On May 22, 2011, I picked up a call from an unknown number.
“Is that Sudhish Kamath?”
“Yes. Who’s this?”
“This is Luv Ranjan. I wanted to thank you for your review…”
*cutting him off*
“Haha! Very funny. Who’s this? I can’t tell your voice since I’m out right now… Nice try though.”
“Where are you right now? Are you in Bombay?”
“You know I’m in Bombay. I’m at Pop Tates, Versova.”
“Will you be there for another 20 minutes?”
“Ok, just stay there. Let me come and thank you in person for your review.”
“Sure. I’m around.”
Twenty minutes later, it turned out that it was Luv Ranjan indeed.
Pyaar Ka Punchnama had just released a couple of days ago. And my review was out earlier that day. “I didn’t want to thank you because it was a good review. I got many reviews that were good. But I thought yours was the only review that GOT what I tried to do with the film. You were the only one who brought up what I did with the climax. For everyone else, the film was about the rant,” he explained.
Contrary to popular opinion, I thought that Punchnama was the rare film to show men as the weaker sex in relationships – manipulated, blackmailed, broken down and reduced to tears – while the girls did seem justified in their behaviour without really doing anything out of villainy, malice or treachery. They simply exercised their agency.
While most people chose to interpret the film as a full blown rant of male angst (which the monologue indeed was but the monologue was in the second act and not the third – part of the conflict and not the resolution) I had interpreted the film as subversion. The film was feminist in my eyes. (The original, not the sequel – the sequel was exactly what people saw the first film as – a comedy about male angst that embraced the broad strokes.)
It was a brief meeting that lasted 20 minutes.
Over the next three years, I called Luv maybe four or five times. Once to ask him if he wanted to collaborate on X – Past is Present (he was busy with Akash Vaani – a film told entirely through the girl’s point of view of an arranged marriage and criminally ignored) and the other times were professional phone calls asking him for his comments about censorship.
On April 2, 2015, after I had announced quitting my day job as a film critic with The Hindu, I got a call from Luv again. “Welcome to the other side,” he said. “I want you to know that I meant what I said the first time I met you. Any help you need, you have a friend in me.”
I thanked him for this genuine heartfelt gesture and went back to figuring out X – Past is Present and another film I was asked to write by the same producer. To cut a long story short, over the next 15 months, I I didn’t get paid for all the work I had done over the last three years. People told me I was stupid to even complain because most people in the business don’t get paid. The business is such that you don’t call out producers – no matter how big or small.
I had exhausted all my life savings because I had put everything I had in the last film in completing X – Past is Present, writing a film without an advance over six months (I had paid for the writing assistant and the recce in Europe) and taken loans to complete my new film Side A Side B instead of sitting and sulking or waiting for things to happen.

INSTRUCTIONS —
1) Rewrite the listing from the line that has "From what you can see, which of" through the end of the listing, with "small white plate" changed to "white saucer" and nothing else altered.
2) Continue the film critic's account of his calls with Luv Ranjan from its last sentence.

MATERIAL FOR THE TASK —
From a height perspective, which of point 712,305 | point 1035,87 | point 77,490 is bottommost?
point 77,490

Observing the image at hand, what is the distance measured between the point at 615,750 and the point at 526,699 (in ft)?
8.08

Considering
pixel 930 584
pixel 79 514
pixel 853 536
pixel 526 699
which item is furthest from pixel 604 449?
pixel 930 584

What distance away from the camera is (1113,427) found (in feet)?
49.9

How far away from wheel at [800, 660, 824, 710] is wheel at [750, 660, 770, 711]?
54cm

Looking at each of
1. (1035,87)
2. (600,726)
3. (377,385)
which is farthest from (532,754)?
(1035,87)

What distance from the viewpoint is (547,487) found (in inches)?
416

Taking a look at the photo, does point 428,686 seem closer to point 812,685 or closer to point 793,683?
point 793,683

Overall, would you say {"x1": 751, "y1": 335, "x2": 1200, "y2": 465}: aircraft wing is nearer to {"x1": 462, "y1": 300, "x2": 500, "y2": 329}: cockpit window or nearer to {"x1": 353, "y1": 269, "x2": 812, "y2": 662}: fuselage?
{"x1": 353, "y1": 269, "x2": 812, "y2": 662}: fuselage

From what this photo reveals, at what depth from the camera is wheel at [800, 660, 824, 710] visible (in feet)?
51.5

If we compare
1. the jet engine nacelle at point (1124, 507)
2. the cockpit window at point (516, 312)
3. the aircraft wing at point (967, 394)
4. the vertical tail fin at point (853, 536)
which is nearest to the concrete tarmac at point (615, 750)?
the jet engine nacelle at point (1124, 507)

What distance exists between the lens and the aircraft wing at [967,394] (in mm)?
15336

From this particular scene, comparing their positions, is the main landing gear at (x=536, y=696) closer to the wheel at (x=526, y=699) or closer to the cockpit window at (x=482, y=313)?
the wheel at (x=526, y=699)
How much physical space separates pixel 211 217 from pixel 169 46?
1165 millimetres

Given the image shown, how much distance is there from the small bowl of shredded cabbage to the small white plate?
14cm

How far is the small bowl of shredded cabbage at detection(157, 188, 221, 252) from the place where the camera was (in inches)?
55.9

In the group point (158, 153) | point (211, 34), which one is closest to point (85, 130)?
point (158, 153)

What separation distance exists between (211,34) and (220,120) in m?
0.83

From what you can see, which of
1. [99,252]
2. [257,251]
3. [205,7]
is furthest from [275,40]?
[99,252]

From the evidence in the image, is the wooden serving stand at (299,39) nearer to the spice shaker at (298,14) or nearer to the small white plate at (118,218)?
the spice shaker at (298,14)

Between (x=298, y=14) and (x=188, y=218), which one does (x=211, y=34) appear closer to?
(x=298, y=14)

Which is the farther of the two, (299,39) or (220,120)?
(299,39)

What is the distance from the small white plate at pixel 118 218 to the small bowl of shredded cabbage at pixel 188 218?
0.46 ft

TASK-BY-TASK RESULTS —
1)
From what you can see, which of
1. [99,252]
2. [257,251]
3. [205,7]
is furthest from [275,40]?
[99,252]

From the evidence in the image, is the wooden serving stand at (299,39) nearer to the spice shaker at (298,14) or nearer to the white saucer at (118,218)?
the spice shaker at (298,14)

Between (x=298, y=14) and (x=188, y=218), which one does (x=211, y=34) appear closer to?
(x=298, y=14)

Which is the farther of the two, (299,39) or (220,120)?
(299,39)

What is the distance from the white saucer at pixel 118 218 to the small bowl of shredded cabbage at pixel 188 218?
0.46 ft

2)
Earlier this year, when we were looking at distribution options, I decided to call Luv to ask for his help and expertise. “I really liked the teaser. When can I see the film? If it is what I think it is, I would want to be involved,” he said even before I could ask him for help.
On May 25, 2017, I had a private screening at Lightbox and Luv showed up as promised. He wanted time to process everything he had seen. In June, he called back and said he wanted to be involved in whatever way he could.
When I met him in July, he made me an offer I couldn’t refuse. I had a lucrative offer from a corporate player that would instantly put me in a position of power and pay me enough to be able to fund my own films in the near future but Luv asked me “Do you want to dabble in films? Or do you want to make films. Just films and nothing else.”
He then pitched me a story idea that I instantly loved.
Luv instantly convinced me that big wasn’t necessarily bad and it was possible to tell stories we believed in within the mainstream space.
Wait, someone was telling me I no longer had to take up a job to make ends meet and actually make the kind of movies I wanted to make AND get paid for it?!
It was a no-brainier. I said Yes. In less than a month, when I went to meet him with a synopsis of the story he pitched, he handed me a signing amount. I didn’t even have to ask him. Nor did he bargain the amount I had quoted.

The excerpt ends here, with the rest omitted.